Gençlik dizilerini izlemeyi seviyoruz bu bir gerçek. Gençlik kokan dizilerin bize sunduğu ne olabilir ki diye merak edenler olabilir. Cevap çok basit: Hata. Gençken yapmayı en çok sevdiğimiz ve ne yazık ki yaşımız ilerledikçe gerçekliği riske atmayı pek de uygun görmediğimiz bir şey var bu dizilerin temasında. Hata var ama pişmanlıktan eser yok.
Yasaklara karşı asi duruş, ailelerin koruyucu çemberinden çıkmak için savaş, ilk aşkın kavurucu tutkusu, yalanlar, aldatmalar, küçük çapta entrikalar ve tabii ki hiç sönmeyecekmişçesine yanan gençlik ateşi…

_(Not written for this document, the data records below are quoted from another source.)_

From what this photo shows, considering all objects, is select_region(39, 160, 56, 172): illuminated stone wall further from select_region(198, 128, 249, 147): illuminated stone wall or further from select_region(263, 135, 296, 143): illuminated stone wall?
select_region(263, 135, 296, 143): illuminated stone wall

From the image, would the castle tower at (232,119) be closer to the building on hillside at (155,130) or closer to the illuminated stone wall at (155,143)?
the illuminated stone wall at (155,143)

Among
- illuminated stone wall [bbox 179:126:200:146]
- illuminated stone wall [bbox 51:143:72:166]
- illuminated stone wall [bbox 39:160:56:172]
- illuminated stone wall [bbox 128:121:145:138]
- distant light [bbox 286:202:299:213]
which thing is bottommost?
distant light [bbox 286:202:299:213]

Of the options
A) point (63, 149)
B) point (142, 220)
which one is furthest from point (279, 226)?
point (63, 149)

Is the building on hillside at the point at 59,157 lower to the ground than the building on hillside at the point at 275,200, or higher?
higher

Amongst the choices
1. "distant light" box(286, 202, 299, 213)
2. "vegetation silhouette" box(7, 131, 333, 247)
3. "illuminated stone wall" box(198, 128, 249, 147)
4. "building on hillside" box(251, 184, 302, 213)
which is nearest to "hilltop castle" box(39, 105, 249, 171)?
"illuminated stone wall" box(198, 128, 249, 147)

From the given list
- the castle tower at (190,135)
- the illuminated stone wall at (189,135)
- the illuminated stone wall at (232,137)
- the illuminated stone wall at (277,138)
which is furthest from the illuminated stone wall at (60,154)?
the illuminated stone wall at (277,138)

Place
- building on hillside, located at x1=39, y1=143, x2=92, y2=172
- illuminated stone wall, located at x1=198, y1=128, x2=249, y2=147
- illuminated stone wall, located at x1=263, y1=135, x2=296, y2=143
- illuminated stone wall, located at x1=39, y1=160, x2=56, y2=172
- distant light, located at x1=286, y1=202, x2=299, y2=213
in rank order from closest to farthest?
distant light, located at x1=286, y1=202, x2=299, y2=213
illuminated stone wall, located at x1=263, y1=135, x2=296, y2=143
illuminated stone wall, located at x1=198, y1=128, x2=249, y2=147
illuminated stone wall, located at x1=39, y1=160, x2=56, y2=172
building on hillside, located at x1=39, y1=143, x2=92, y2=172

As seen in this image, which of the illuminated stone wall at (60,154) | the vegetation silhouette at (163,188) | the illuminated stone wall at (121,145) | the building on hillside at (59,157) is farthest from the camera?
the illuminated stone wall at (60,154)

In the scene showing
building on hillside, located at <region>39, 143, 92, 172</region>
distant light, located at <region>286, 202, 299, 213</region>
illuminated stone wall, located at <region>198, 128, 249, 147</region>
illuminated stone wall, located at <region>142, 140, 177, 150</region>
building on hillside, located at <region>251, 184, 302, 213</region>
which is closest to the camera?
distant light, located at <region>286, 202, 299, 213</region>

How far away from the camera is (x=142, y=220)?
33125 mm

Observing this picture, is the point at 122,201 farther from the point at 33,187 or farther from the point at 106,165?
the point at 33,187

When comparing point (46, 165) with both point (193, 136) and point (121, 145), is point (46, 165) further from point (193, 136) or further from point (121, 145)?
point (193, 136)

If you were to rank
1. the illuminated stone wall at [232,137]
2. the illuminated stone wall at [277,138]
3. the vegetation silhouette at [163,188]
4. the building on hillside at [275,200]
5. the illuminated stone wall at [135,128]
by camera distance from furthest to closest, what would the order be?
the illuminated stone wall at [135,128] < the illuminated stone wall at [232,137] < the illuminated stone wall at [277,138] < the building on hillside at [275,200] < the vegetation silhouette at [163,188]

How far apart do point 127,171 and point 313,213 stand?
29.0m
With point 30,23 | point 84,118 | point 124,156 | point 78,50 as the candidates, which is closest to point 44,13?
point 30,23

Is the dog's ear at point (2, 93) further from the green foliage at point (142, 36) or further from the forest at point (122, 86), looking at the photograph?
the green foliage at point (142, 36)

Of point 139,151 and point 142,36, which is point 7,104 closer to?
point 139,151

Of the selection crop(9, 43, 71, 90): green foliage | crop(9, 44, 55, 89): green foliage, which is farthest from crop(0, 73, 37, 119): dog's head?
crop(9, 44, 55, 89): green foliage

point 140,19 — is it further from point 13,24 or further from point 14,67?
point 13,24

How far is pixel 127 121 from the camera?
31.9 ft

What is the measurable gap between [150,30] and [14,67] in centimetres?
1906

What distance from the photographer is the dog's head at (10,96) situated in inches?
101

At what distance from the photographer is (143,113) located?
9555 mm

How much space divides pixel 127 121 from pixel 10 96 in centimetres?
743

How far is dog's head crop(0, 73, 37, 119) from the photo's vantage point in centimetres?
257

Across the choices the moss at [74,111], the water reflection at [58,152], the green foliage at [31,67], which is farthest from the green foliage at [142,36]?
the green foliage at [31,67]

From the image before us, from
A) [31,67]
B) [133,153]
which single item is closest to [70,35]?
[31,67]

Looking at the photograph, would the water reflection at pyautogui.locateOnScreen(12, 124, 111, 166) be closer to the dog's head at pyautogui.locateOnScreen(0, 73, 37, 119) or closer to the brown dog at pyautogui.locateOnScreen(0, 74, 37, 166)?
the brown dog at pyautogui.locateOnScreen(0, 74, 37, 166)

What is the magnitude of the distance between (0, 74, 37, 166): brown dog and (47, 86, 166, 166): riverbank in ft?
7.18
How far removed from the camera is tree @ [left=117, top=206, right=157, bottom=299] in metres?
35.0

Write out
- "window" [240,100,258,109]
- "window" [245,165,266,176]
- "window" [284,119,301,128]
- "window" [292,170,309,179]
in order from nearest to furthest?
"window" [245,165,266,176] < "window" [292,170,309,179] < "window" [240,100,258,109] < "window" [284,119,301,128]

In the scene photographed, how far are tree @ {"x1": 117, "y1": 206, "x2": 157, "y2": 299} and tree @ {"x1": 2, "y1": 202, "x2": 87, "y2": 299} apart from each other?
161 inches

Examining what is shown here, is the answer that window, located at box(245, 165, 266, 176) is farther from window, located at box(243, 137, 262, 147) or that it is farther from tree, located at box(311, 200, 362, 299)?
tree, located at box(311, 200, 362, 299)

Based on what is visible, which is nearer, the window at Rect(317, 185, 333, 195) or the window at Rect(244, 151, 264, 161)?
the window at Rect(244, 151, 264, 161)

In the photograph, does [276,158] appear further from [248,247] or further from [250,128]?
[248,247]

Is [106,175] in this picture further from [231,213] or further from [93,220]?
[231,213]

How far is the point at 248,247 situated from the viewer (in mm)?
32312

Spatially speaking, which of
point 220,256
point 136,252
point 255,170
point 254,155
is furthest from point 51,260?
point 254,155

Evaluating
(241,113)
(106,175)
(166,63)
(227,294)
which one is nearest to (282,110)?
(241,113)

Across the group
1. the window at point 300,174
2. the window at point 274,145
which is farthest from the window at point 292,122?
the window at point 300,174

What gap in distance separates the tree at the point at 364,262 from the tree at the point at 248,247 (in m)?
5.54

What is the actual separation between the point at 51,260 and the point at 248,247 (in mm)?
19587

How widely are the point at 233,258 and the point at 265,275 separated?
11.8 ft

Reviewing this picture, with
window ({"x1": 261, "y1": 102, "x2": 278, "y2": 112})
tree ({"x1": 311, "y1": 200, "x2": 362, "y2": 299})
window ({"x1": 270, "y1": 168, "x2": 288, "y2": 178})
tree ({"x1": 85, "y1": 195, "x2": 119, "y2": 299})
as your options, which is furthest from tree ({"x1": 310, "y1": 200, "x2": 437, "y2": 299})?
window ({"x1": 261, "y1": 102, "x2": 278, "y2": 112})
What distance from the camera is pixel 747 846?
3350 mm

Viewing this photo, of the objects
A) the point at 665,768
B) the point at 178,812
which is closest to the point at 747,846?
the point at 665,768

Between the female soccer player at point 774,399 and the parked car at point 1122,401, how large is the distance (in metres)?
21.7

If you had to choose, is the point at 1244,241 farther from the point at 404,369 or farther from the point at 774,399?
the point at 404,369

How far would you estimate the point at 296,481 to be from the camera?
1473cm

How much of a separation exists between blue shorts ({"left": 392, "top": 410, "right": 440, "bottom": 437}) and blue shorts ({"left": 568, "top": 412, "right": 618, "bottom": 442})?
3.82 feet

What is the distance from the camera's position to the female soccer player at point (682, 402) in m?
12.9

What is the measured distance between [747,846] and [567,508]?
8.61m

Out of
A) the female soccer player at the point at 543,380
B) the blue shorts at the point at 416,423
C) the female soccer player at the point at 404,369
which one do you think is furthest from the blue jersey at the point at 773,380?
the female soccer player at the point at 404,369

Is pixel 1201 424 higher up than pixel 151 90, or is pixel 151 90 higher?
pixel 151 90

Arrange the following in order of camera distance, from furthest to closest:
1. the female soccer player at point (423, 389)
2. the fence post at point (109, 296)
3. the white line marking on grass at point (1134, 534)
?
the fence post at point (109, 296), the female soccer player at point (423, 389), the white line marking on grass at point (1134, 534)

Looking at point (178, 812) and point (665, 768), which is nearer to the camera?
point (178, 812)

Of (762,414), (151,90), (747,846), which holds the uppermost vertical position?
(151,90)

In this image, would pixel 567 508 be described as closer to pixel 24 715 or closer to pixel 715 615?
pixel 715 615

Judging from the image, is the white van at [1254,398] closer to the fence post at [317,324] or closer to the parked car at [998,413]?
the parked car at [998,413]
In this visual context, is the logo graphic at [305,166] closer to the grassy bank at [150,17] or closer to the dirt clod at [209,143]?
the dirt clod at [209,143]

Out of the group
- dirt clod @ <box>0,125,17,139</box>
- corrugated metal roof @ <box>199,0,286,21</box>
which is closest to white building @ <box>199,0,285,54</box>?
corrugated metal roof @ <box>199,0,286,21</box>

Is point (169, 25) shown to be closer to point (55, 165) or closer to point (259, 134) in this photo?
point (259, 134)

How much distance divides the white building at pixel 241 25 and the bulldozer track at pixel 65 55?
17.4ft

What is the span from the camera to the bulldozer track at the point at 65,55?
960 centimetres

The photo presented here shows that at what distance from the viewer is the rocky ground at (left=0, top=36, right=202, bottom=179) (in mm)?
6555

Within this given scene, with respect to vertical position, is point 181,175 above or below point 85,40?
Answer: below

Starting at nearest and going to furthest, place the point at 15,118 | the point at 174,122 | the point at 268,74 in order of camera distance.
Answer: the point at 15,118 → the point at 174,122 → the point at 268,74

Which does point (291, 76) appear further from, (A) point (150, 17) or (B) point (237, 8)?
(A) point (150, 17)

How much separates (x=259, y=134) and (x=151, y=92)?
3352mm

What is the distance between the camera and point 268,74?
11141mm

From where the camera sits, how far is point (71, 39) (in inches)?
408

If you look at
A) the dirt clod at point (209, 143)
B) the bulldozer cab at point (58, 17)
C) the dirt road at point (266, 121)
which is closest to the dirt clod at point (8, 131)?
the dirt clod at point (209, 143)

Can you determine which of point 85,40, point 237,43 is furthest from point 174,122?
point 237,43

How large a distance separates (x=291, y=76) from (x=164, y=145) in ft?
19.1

Hiçbir zaman yetişkin olmayacakmış gibi anın tadını çıkaran, dibe batmaktan korkmayan, fonda çalan müzikleri hayatının odak noktası yapan bu gençleri izlemek bizlerde hipnoz etkisi yaratıyor. O zamanlara dönüyoruz, o zamanları yaşamak istiyoruz. Tekrar ve tekrar…
Dolayısıyla kimilerince hor görülen bu ‘teenage’ diziler büyümekten ve gerçeklikten kaçış en uğrak caddesi. Tabii bir de gençliğe duyulan özlemin açık adresi.